▸ **Task requirements**:
Take the data below and repeat it exactly.

▸ **Excerpted data**:
[start]
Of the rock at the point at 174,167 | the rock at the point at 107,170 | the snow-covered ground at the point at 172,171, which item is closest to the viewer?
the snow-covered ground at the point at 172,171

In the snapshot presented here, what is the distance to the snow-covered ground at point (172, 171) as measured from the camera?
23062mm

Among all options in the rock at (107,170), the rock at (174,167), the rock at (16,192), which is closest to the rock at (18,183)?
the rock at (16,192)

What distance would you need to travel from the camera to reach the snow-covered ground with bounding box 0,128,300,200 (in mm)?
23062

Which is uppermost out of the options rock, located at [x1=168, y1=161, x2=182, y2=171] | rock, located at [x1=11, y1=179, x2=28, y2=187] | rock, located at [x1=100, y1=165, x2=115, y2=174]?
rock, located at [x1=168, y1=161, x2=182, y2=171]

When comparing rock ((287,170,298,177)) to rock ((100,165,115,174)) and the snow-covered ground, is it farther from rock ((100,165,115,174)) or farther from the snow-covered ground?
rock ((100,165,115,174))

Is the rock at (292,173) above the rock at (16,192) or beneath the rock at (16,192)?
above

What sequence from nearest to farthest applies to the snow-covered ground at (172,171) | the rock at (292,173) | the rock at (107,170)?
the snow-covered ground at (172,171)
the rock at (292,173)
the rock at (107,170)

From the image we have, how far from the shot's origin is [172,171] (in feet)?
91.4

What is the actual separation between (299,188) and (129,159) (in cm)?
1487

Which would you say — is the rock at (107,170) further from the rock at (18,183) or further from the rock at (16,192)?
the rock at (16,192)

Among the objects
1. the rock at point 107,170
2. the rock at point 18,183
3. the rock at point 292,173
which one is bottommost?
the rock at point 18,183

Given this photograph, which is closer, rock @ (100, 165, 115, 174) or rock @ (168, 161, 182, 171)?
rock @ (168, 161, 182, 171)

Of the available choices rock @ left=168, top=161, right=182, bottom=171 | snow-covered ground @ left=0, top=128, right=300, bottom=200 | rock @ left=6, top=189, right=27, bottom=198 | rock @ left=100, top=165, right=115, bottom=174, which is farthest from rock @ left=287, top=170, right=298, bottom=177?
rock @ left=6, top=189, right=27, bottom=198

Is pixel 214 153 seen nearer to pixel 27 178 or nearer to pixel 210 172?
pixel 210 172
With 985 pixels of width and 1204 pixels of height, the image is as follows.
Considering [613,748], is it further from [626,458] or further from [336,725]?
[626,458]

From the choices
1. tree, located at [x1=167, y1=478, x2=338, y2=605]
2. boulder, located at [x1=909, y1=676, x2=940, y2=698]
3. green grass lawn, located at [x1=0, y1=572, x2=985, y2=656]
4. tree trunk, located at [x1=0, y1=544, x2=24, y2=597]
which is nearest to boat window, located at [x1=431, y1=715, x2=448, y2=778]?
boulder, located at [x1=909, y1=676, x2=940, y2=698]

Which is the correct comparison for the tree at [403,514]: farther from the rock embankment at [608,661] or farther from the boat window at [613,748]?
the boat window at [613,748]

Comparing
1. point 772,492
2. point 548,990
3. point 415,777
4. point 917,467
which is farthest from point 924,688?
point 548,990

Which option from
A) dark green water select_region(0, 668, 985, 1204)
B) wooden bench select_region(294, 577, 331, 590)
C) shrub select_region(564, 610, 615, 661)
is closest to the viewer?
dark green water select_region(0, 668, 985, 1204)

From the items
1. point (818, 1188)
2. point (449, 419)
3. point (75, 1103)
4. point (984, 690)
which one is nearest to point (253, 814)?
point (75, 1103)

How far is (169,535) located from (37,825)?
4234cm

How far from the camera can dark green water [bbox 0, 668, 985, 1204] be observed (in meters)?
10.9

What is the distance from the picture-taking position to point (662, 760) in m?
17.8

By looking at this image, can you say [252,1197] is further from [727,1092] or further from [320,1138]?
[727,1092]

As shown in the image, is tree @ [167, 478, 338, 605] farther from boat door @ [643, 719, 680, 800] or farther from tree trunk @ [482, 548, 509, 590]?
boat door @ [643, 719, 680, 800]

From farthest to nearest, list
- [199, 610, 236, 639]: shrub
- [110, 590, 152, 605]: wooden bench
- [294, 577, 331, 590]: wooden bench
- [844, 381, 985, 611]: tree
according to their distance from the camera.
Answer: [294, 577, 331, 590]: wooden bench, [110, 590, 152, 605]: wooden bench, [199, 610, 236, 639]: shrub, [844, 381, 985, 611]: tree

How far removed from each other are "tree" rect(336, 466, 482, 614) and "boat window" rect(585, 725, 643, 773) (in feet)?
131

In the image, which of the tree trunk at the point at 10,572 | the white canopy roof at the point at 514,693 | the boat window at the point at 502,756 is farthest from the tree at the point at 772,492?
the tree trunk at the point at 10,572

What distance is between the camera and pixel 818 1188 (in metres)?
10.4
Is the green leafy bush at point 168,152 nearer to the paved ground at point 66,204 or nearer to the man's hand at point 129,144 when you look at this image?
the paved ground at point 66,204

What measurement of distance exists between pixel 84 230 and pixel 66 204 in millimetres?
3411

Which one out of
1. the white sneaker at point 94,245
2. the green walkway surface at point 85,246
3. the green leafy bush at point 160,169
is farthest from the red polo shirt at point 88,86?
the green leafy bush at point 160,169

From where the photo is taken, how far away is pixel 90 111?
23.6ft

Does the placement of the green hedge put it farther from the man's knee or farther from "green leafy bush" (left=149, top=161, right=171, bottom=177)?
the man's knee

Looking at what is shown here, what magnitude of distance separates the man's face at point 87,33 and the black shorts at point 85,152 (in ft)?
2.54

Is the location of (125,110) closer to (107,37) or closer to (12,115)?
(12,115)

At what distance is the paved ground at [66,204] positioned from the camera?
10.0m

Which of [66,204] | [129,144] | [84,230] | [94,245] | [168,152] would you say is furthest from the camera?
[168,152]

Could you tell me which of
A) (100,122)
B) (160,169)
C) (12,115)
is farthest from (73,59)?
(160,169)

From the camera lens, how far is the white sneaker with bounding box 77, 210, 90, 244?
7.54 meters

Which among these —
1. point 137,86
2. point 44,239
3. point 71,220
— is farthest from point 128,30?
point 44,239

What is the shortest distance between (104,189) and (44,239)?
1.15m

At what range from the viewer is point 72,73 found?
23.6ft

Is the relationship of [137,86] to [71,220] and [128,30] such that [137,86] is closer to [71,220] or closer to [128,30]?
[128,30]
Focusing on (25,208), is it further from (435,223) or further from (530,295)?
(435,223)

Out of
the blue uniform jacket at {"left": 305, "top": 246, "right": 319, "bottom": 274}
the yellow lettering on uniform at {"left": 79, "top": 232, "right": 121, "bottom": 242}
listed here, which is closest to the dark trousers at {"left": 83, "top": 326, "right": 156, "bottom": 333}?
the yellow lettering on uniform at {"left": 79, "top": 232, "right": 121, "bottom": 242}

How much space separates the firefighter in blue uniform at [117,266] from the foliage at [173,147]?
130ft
[end]
▸ **Written solution**:
Of the rock at the point at 174,167 | the rock at the point at 107,170 | the snow-covered ground at the point at 172,171, which item is closest to the viewer?
the snow-covered ground at the point at 172,171

In the snapshot presented here, what is the distance to the snow-covered ground at point (172, 171) as measured from the camera?
23062mm

Among all options in the rock at (107,170), the rock at (174,167), the rock at (16,192), which is closest to the rock at (18,183)?
the rock at (16,192)

What distance would you need to travel from the camera to reach the snow-covered ground with bounding box 0,128,300,200 (in mm)?
23062

Which is uppermost out of the options rock, located at [x1=168, y1=161, x2=182, y2=171] | rock, located at [x1=11, y1=179, x2=28, y2=187] | rock, located at [x1=100, y1=165, x2=115, y2=174]?
rock, located at [x1=168, y1=161, x2=182, y2=171]

When comparing rock ((287,170,298,177)) to rock ((100,165,115,174)) and the snow-covered ground, is it farther from rock ((100,165,115,174)) or farther from the snow-covered ground?
rock ((100,165,115,174))

Is the rock at (292,173) above the rock at (16,192) or beneath the rock at (16,192)?
above

What sequence from nearest to farthest applies to the snow-covered ground at (172,171) | the rock at (292,173) | the rock at (107,170)?
the snow-covered ground at (172,171)
the rock at (292,173)
the rock at (107,170)

From the image we have, how far from the shot's origin is [172,171] (in feet)?
91.4

What is the actual separation between (299,188) and (129,159) (in cm)?
1487

Which would you say — is the rock at (107,170) further from the rock at (18,183) or further from the rock at (16,192)?
the rock at (16,192)

Among the objects
1. the rock at point 107,170
2. the rock at point 18,183
3. the rock at point 292,173
which one is bottommost?
the rock at point 18,183

Given this photograph, which is closer, rock @ (100, 165, 115, 174) or rock @ (168, 161, 182, 171)?
rock @ (168, 161, 182, 171)

Of the available choices rock @ left=168, top=161, right=182, bottom=171 | snow-covered ground @ left=0, top=128, right=300, bottom=200 | rock @ left=6, top=189, right=27, bottom=198 | rock @ left=100, top=165, right=115, bottom=174, which is farthest from rock @ left=287, top=170, right=298, bottom=177?
rock @ left=6, top=189, right=27, bottom=198

Is pixel 214 153 seen nearer to pixel 27 178 or nearer to pixel 210 172?
pixel 210 172
With 985 pixels of width and 1204 pixels of height, the image is as follows.
Considering [613,748], is it further from [626,458] or further from [336,725]?
[626,458]

From the choices
1. tree, located at [x1=167, y1=478, x2=338, y2=605]
2. boulder, located at [x1=909, y1=676, x2=940, y2=698]
3. green grass lawn, located at [x1=0, y1=572, x2=985, y2=656]
4. tree trunk, located at [x1=0, y1=544, x2=24, y2=597]
which is nearest to boat window, located at [x1=431, y1=715, x2=448, y2=778]?
boulder, located at [x1=909, y1=676, x2=940, y2=698]

Which is the correct comparison for the tree at [403,514]: farther from the rock embankment at [608,661] or farther from the boat window at [613,748]?
the boat window at [613,748]

Comparing
1. point 772,492
2. point 548,990
3. point 415,777
4. point 917,467
which is farthest from point 924,688?
point 548,990

Which option from
A) dark green water select_region(0, 668, 985, 1204)
B) wooden bench select_region(294, 577, 331, 590)
C) shrub select_region(564, 610, 615, 661)
is closest to the viewer?
dark green water select_region(0, 668, 985, 1204)

From the items
1. point (818, 1188)
2. point (449, 419)
3. point (75, 1103)
4. point (984, 690)
which one is nearest to point (253, 814)?
point (75, 1103)

How far is (169,535) located from (37,825)?
4234cm

How far from the camera can dark green water [bbox 0, 668, 985, 1204] be observed (in meters)?
10.9

What is the distance from the picture-taking position to point (662, 760) in m?
17.8

By looking at this image, can you say [252,1197] is further from [727,1092] or further from [320,1138]?
[727,1092]

As shown in the image, is tree @ [167, 478, 338, 605] farther from boat door @ [643, 719, 680, 800] or farther from tree trunk @ [482, 548, 509, 590]?
boat door @ [643, 719, 680, 800]

From farthest to nearest, list
- [199, 610, 236, 639]: shrub
- [110, 590, 152, 605]: wooden bench
- [294, 577, 331, 590]: wooden bench
- [844, 381, 985, 611]: tree
according to their distance from the camera.
Answer: [294, 577, 331, 590]: wooden bench, [110, 590, 152, 605]: wooden bench, [199, 610, 236, 639]: shrub, [844, 381, 985, 611]: tree

How far removed from each other are "tree" rect(336, 466, 482, 614) and "boat window" rect(585, 725, 643, 773) (in feet)?
131

In the image, which of the tree trunk at the point at 10,572 | the white canopy roof at the point at 514,693 | the boat window at the point at 502,756 is farthest from the tree at the point at 772,492?
the tree trunk at the point at 10,572

What distance is between the camera and pixel 818 1188 (in metres)?
10.4
Is the green leafy bush at point 168,152 nearer to the paved ground at point 66,204 or nearer to the man's hand at point 129,144 when you look at this image?
the paved ground at point 66,204

What measurement of distance exists between pixel 84 230 and pixel 66 204 in millimetres?
3411

Which one out of
1. the white sneaker at point 94,245
2. the green walkway surface at point 85,246
3. the green leafy bush at point 160,169
is farthest from the red polo shirt at point 88,86?
the green leafy bush at point 160,169

From where the photo is taken, how far away is pixel 90 111?
23.6ft

Does the placement of the green hedge put it farther from the man's knee or farther from "green leafy bush" (left=149, top=161, right=171, bottom=177)?
the man's knee

Looking at what is shown here, what magnitude of distance separates the man's face at point 87,33 and the black shorts at point 85,152 (in ft)?
2.54

Is the location of (125,110) closer to (107,37) or closer to (12,115)?
(12,115)

At what distance is the paved ground at [66,204] positioned from the camera?
10.0m

Which of [66,204] | [129,144] | [84,230] | [94,245] | [168,152] would you say is furthest from the camera?
[168,152]

Could you tell me which of
A) (100,122)
B) (160,169)
C) (12,115)
is farthest from (73,59)?
(160,169)

From the camera lens, how far is the white sneaker with bounding box 77, 210, 90, 244?
7.54 meters

Which among these —
1. point 137,86
2. point 44,239
3. point 71,220
— is farthest from point 128,30?
point 44,239

What is the shortest distance between (104,189) and (44,239)?
1.15m

At what range from the viewer is point 72,73 found?
23.6ft

Is the relationship of [137,86] to [71,220] and [128,30] such that [137,86] is closer to [71,220] or closer to [128,30]?
[128,30]
Focusing on (25,208), is it further from (435,223) or further from (530,295)?
(435,223)

Out of
the blue uniform jacket at {"left": 305, "top": 246, "right": 319, "bottom": 274}
the yellow lettering on uniform at {"left": 79, "top": 232, "right": 121, "bottom": 242}
listed here, which is closest to the dark trousers at {"left": 83, "top": 326, "right": 156, "bottom": 333}?
the yellow lettering on uniform at {"left": 79, "top": 232, "right": 121, "bottom": 242}

How much space separates the firefighter in blue uniform at [117,266] from the foliage at [173,147]?
130ft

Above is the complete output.